Restate each of the lines given below, word for word.

Data rows
******************************

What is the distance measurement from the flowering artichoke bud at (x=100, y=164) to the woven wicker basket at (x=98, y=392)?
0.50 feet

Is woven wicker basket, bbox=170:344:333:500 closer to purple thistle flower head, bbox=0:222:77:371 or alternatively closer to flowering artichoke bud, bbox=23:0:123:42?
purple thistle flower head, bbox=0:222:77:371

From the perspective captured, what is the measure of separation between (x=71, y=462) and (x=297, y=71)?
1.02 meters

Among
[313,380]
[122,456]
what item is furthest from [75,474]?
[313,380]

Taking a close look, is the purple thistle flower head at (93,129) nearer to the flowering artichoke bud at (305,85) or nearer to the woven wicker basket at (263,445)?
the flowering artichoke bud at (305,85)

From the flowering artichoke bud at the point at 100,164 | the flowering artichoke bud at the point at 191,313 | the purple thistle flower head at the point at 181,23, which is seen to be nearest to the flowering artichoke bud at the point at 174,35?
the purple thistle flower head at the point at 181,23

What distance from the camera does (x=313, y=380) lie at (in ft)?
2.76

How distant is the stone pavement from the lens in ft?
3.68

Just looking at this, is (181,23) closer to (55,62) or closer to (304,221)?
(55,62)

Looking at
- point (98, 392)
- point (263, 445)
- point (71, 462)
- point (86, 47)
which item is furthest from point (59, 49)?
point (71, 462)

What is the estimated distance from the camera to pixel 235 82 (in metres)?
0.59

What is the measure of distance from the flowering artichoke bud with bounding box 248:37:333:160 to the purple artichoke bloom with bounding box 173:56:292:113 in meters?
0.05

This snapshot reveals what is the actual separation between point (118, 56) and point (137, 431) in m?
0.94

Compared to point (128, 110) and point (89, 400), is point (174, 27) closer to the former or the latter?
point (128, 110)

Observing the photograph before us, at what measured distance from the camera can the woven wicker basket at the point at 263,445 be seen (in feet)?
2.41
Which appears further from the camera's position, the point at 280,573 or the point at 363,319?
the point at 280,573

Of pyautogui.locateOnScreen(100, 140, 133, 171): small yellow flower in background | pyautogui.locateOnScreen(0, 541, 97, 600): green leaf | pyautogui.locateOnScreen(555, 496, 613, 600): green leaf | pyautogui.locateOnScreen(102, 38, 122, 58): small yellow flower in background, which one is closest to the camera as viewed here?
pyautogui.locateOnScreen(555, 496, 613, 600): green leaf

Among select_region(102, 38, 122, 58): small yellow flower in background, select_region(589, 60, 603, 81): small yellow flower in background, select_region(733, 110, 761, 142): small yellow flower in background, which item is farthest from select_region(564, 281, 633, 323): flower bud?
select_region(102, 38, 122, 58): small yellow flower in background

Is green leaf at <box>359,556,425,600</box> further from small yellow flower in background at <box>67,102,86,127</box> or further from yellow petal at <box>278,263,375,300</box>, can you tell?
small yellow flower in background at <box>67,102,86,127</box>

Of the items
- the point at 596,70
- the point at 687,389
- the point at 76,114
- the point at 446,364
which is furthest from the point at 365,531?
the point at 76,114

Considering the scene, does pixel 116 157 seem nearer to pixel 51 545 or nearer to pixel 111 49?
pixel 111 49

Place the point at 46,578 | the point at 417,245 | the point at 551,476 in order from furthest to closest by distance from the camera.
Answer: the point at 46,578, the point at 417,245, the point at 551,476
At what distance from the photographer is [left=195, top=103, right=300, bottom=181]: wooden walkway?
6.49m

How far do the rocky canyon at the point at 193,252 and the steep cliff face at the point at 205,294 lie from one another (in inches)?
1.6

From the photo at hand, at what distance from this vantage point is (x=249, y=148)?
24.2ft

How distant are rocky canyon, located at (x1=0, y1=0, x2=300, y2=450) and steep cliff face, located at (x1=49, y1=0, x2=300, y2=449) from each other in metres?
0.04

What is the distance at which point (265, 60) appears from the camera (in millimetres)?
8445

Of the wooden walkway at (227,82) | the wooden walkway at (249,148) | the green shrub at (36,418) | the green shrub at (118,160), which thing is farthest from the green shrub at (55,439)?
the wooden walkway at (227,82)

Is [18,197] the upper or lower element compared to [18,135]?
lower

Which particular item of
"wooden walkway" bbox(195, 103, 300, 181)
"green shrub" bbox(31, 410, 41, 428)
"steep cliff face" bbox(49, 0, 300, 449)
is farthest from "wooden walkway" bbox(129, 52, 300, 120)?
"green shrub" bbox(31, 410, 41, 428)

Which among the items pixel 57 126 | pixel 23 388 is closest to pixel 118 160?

******************************

Reply to the task
What is the distance measurement from the flowering artichoke bud at (x=100, y=164) to the woven wicker basket at (x=98, y=392)?
0.50 feet

Is woven wicker basket, bbox=170:344:333:500 closer to purple thistle flower head, bbox=0:222:77:371 or alternatively closer to flowering artichoke bud, bbox=23:0:123:42?
purple thistle flower head, bbox=0:222:77:371

From the perspective captured, what is the measure of separation between (x=71, y=462) and (x=297, y=71)?
1.02 meters

Among
[313,380]
[122,456]
what item is furthest from [75,474]?
[313,380]

Taking a close look, is the purple thistle flower head at (93,129) nearer to the flowering artichoke bud at (305,85) or nearer to the woven wicker basket at (263,445)?
the flowering artichoke bud at (305,85)

From the flowering artichoke bud at the point at 100,164 | the flowering artichoke bud at the point at 191,313 | the purple thistle flower head at the point at 181,23, which is seen to be nearest to the flowering artichoke bud at the point at 174,35?
the purple thistle flower head at the point at 181,23

What distance from the camera does (x=313, y=380) lie at (in ft)?
2.76

How distant is the stone pavement from the lens in ft?
3.68

Just looking at this, is (181,23) closer to (55,62) or closer to (304,221)?
(55,62)

Looking at
- point (98, 392)
- point (263, 445)
- point (71, 462)
- point (86, 47)
which item is furthest from point (59, 49)?
point (71, 462)

What is the estimated distance from the camera to pixel 235 82 (in metres)?
0.59

What is the measure of distance from the flowering artichoke bud with bounding box 248:37:333:160 to the purple artichoke bloom with bounding box 173:56:292:113 in meters?
0.05

This snapshot reveals what is the actual separation between point (118, 56) and point (137, 431) in m?
0.94

Compared to point (128, 110) and point (89, 400), is point (174, 27) closer to the former or the latter?
point (128, 110)

Observing the photograph before us, at what measured distance from the camera can the woven wicker basket at the point at 263,445 be seen (in feet)?
2.41
Which appears further from the camera's position, the point at 280,573 or the point at 363,319?
the point at 280,573

Of pyautogui.locateOnScreen(100, 140, 133, 171): small yellow flower in background | pyautogui.locateOnScreen(0, 541, 97, 600): green leaf | pyautogui.locateOnScreen(555, 496, 613, 600): green leaf | pyautogui.locateOnScreen(102, 38, 122, 58): small yellow flower in background, which one is closest to the camera as viewed here?
pyautogui.locateOnScreen(555, 496, 613, 600): green leaf

Among select_region(102, 38, 122, 58): small yellow flower in background, select_region(589, 60, 603, 81): small yellow flower in background, select_region(733, 110, 761, 142): small yellow flower in background, which item is farthest from select_region(564, 281, 633, 323): flower bud?
select_region(102, 38, 122, 58): small yellow flower in background

Is green leaf at <box>359,556,425,600</box> further from small yellow flower in background at <box>67,102,86,127</box> or further from yellow petal at <box>278,263,375,300</box>, can you tell?
small yellow flower in background at <box>67,102,86,127</box>

Of the items
- the point at 596,70
- the point at 687,389
- the point at 76,114
- the point at 446,364
which is furthest from the point at 365,531?
the point at 76,114

Considering the scene, does pixel 116 157 seem nearer to pixel 51 545 or nearer to pixel 111 49?
pixel 111 49

Place the point at 46,578 | the point at 417,245 | the point at 551,476 in order from furthest to closest by distance from the camera.
Answer: the point at 46,578, the point at 417,245, the point at 551,476
At what distance from the photographer is [left=195, top=103, right=300, bottom=181]: wooden walkway?
6.49m

How far do the rocky canyon at the point at 193,252 and the steep cliff face at the point at 205,294 lie from one another (in inches)?
1.6

From the photo at hand, at what distance from this vantage point is (x=249, y=148)?
24.2ft

How distant are rocky canyon, located at (x1=0, y1=0, x2=300, y2=450) and steep cliff face, located at (x1=49, y1=0, x2=300, y2=449) from each other in metres?
0.04

What is the distance at which point (265, 60) appears from the camera (in millimetres)?
8445

Of the wooden walkway at (227,82) | the wooden walkway at (249,148) | the green shrub at (36,418) | the green shrub at (118,160), which thing is farthest from the green shrub at (55,439)?
the wooden walkway at (227,82)

Is [18,197] the upper or lower element compared to [18,135]?
lower

Which particular item of
"wooden walkway" bbox(195, 103, 300, 181)
"green shrub" bbox(31, 410, 41, 428)
"steep cliff face" bbox(49, 0, 300, 449)
is farthest from "wooden walkway" bbox(129, 52, 300, 120)?
"green shrub" bbox(31, 410, 41, 428)

Which among the items pixel 57 126 | pixel 23 388 is closest to pixel 118 160?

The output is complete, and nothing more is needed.